PROBLEM DESCRIPTION
Restate all the entries exactly as they appear, apart from the pictures.

PROVIDED RECORDS

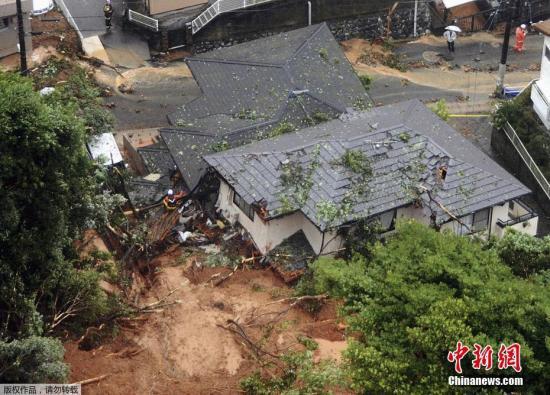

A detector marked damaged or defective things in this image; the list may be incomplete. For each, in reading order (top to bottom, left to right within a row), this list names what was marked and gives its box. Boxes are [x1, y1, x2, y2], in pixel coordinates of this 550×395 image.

damaged house [126, 22, 370, 207]
broken roof [162, 23, 374, 192]
broken roof [205, 100, 532, 232]
damaged house [203, 99, 540, 254]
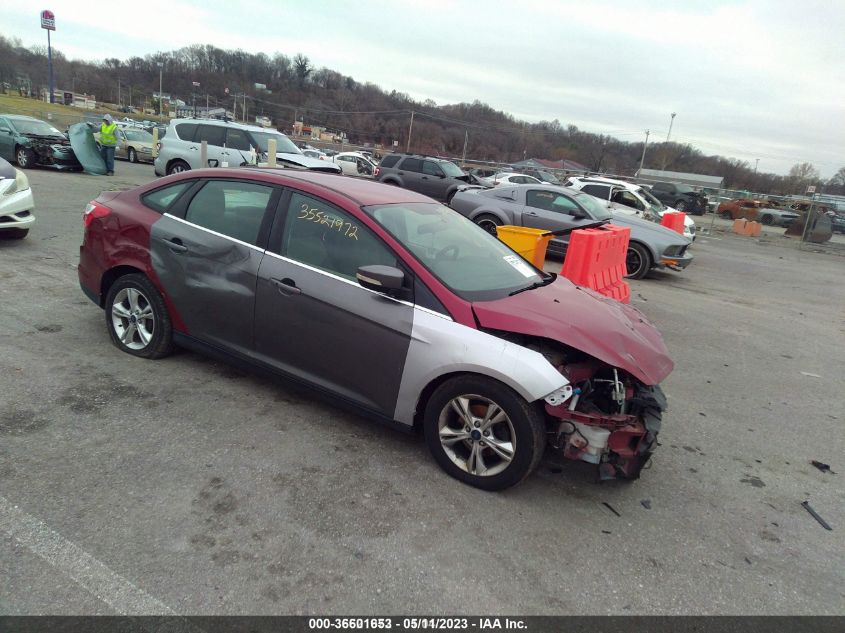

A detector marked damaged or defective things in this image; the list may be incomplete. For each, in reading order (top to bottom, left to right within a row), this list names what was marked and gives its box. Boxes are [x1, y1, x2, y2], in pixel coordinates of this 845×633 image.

damaged red sedan [79, 168, 672, 488]
front bumper damage [540, 366, 664, 478]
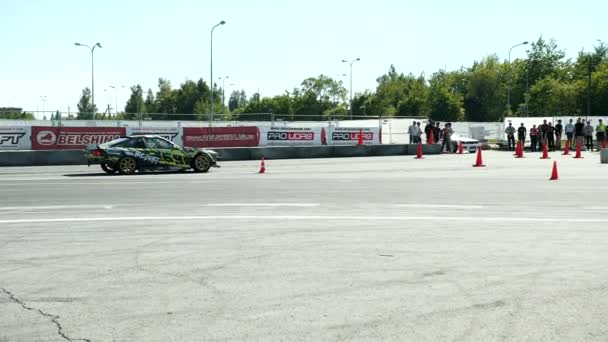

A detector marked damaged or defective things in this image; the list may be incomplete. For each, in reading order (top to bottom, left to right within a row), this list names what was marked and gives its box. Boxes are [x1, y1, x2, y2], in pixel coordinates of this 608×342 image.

cracked asphalt [1, 153, 608, 342]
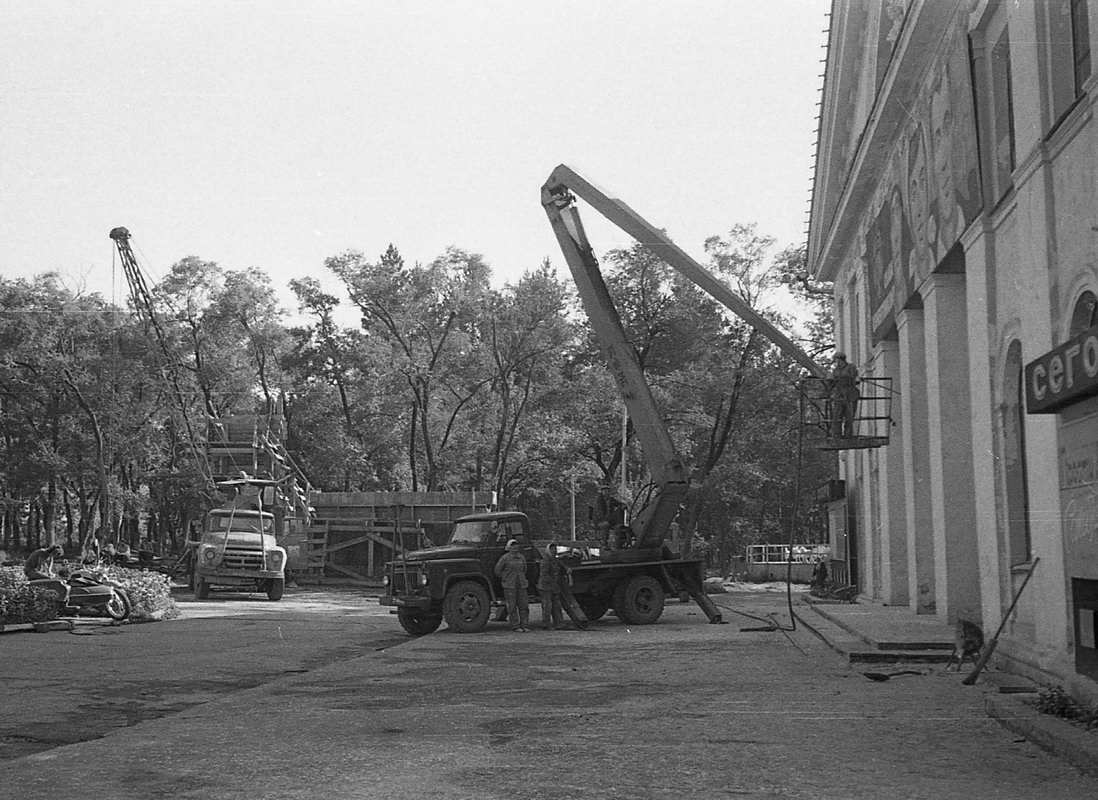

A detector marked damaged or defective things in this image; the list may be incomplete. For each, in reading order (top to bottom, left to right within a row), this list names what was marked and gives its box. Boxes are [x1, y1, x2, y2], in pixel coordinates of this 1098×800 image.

cracked asphalt [2, 583, 1098, 794]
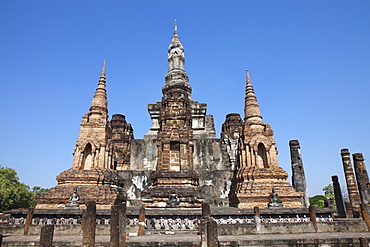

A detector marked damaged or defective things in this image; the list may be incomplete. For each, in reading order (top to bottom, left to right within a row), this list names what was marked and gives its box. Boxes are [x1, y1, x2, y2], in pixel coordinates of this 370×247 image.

broken pillar [290, 140, 310, 207]
broken pillar [342, 149, 362, 216]
broken pillar [352, 153, 370, 204]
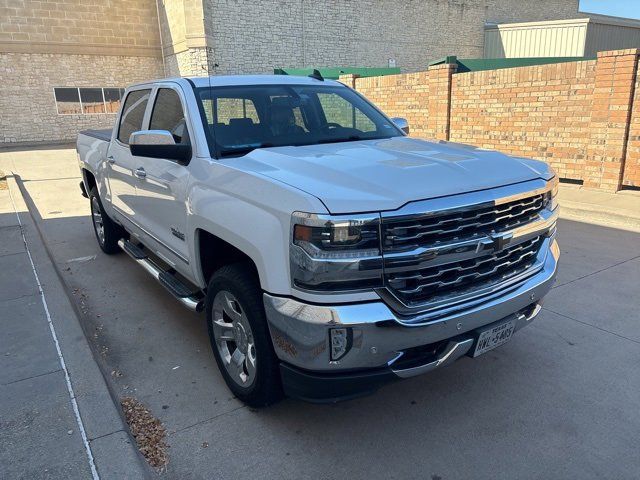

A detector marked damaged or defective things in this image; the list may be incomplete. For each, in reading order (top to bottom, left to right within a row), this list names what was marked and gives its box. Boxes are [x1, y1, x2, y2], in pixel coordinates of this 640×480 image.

crack in pavement [552, 253, 640, 290]
crack in pavement [544, 306, 640, 346]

SOLUTION TO THIS TASK
A detector marked damaged or defective things in this image; the list may be incomplete. For each, in reading order (top to bottom, left to right within a row), this list names what was marked and gives its box. Boxes are [x1, y1, x2, y2], in pixel coordinates of this 550×395 image.

damaged house [126, 22, 370, 207]
broken roof [162, 23, 374, 192]
broken roof [205, 100, 532, 232]
damaged house [203, 99, 540, 254]

A detector marked damaged or defective things in this image; the list may be incomplete. For each, in reading order (top to bottom, left to right within a row), this list names what was marked and gives its box. Boxes are [x1, y1, x2, y2], in pixel coordinates of this 845×633 image.

damaged red sedan [79, 168, 672, 488]
front bumper damage [540, 366, 664, 478]

A detector marked damaged or defective things in this image; the list may be incomplete. For each, in reading order (top to bottom, left to right within a row), this list names what was marked and gives its box. Boxes are [x1, y1, x2, y2], in pixel coordinates of this 608×342 image.

cracked asphalt [1, 153, 608, 342]

A detector marked damaged or defective things in this image; the list may be incomplete. For each, in reading order (top to bottom, left to right within a row), this list names what was marked and gives its box. Boxes are [x1, y1, x2, y2], in pixel coordinates of this 1098×800 image.

cracked asphalt [2, 583, 1098, 794]

A detector marked damaged or defective things in this image; the list may be incomplete. For each, in reading order (top to bottom, left to right within a row), this list names what was marked and gives its box. Boxes are [x1, y1, x2, y2], in pixel coordinates of this 370×247 image.

broken pillar [290, 140, 310, 207]
broken pillar [342, 149, 362, 216]
broken pillar [352, 153, 370, 204]

A detector marked damaged or defective things in this image; the list may be incomplete. For each, in reading order (top to bottom, left to right within a row), this list names what was marked and gives its box. Boxes are [x1, y1, x2, y2], in pixel coordinates of this 640×480 image.

crack in pavement [552, 253, 640, 290]
crack in pavement [544, 306, 640, 346]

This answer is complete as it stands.